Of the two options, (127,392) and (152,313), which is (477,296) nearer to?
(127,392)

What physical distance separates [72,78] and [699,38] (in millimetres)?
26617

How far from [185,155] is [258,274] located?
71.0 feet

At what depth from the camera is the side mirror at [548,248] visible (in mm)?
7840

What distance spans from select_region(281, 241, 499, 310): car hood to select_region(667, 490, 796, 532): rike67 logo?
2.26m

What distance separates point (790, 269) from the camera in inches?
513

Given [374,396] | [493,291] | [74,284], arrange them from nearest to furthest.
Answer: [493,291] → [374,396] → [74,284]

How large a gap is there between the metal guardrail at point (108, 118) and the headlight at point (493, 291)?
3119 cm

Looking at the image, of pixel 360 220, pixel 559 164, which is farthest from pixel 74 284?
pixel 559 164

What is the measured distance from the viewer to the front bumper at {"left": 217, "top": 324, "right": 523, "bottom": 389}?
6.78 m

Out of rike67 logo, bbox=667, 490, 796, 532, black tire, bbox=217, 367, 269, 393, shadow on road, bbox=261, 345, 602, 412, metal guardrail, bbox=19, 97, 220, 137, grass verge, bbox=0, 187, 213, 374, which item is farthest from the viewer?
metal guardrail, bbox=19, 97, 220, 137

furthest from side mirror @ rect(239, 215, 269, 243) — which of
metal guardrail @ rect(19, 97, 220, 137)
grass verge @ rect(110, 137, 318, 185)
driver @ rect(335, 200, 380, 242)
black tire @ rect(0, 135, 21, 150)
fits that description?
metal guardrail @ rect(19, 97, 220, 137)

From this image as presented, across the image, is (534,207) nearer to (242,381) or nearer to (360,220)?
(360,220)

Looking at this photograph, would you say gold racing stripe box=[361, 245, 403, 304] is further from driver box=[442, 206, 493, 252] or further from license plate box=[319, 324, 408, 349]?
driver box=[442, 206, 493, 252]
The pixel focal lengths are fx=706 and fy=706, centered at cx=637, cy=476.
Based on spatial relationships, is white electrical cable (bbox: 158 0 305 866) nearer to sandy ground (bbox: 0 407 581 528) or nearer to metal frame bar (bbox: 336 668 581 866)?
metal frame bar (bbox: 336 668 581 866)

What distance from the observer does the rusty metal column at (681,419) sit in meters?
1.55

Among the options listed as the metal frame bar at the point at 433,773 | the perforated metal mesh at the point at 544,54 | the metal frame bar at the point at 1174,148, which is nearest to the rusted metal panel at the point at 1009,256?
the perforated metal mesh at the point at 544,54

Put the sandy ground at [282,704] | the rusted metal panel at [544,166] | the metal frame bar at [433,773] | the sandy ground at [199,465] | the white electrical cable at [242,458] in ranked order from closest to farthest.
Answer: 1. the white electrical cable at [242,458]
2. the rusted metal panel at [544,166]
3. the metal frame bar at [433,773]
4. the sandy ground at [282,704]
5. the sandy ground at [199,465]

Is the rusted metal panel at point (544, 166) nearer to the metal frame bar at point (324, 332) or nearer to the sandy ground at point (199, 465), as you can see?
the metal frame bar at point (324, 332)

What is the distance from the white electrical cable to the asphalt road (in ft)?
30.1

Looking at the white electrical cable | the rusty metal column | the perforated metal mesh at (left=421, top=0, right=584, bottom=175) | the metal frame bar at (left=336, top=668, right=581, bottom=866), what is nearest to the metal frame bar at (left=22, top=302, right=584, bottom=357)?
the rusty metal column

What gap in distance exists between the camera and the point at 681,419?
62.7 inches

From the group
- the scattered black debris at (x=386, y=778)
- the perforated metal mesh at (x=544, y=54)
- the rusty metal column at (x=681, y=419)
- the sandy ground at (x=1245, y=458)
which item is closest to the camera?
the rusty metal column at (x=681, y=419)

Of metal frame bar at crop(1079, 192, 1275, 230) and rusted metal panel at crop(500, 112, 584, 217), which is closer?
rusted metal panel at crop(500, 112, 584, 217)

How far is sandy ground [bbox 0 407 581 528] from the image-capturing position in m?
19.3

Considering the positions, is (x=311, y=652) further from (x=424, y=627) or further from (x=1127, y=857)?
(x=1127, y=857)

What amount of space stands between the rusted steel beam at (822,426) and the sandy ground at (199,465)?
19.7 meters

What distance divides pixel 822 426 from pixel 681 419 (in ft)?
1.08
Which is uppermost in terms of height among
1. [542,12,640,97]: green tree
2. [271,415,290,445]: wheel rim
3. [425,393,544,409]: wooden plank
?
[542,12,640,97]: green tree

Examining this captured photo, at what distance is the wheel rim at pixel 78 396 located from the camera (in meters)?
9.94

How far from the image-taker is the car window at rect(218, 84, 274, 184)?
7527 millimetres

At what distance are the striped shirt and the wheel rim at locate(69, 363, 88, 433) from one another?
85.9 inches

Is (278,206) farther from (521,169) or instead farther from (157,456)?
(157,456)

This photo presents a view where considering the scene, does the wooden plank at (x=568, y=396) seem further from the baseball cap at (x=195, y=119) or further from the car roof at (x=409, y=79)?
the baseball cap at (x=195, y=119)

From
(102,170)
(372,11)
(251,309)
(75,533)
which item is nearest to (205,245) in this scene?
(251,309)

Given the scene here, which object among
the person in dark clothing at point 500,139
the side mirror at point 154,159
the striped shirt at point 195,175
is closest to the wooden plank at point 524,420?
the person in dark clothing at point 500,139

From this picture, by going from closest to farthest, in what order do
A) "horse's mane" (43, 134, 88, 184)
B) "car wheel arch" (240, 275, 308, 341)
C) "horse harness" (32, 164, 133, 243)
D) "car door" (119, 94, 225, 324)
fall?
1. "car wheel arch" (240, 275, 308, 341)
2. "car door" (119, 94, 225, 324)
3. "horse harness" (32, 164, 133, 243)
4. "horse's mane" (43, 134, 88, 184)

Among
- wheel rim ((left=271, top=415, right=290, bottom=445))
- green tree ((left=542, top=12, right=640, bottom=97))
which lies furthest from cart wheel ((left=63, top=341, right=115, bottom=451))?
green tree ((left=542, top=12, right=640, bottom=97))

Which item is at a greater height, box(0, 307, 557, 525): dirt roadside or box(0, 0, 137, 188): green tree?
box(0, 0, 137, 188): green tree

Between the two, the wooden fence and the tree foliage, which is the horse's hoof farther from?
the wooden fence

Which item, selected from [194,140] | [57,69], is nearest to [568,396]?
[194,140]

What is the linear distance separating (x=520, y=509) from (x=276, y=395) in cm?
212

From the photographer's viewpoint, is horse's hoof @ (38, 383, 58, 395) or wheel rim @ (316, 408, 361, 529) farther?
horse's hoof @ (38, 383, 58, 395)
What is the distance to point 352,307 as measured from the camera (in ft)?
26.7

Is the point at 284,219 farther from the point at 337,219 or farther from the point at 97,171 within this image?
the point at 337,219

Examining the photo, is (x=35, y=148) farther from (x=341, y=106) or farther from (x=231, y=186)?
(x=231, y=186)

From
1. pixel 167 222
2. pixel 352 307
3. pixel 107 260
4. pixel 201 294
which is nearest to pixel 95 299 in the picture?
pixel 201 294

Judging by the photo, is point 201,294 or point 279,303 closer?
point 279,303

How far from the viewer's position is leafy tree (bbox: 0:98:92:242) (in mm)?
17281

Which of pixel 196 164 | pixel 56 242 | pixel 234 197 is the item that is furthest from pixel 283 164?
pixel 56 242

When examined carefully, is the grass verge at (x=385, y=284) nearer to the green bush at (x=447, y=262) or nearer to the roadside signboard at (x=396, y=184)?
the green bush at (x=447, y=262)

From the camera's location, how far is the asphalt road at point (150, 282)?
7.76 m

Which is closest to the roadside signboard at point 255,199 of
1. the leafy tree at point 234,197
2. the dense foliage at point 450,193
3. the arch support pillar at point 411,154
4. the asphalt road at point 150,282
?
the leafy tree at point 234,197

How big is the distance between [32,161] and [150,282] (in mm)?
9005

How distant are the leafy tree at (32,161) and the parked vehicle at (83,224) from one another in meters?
######
* **STATED TASK**
Nothing but the lines from the one with "When examined carefully, is" through the last line should be repeated, each exactly as it stands.

* **COMPLETED EXERCISE**
When examined carefully, is the grass verge at (x=385, y=284) nearer to the green bush at (x=447, y=262) or nearer to the roadside signboard at (x=396, y=184)?
the green bush at (x=447, y=262)

From the camera's location, how far is the asphalt road at point (150, 282)?
7.76 m

Which is closest to the roadside signboard at point 255,199 of
1. the leafy tree at point 234,197
2. the dense foliage at point 450,193
3. the arch support pillar at point 411,154
4. the asphalt road at point 150,282
?
the leafy tree at point 234,197

How big is the distance between [32,161] and [150,282] (in mm)?
9005

How distant are the leafy tree at (32,161) and the parked vehicle at (83,224) from one another in meters?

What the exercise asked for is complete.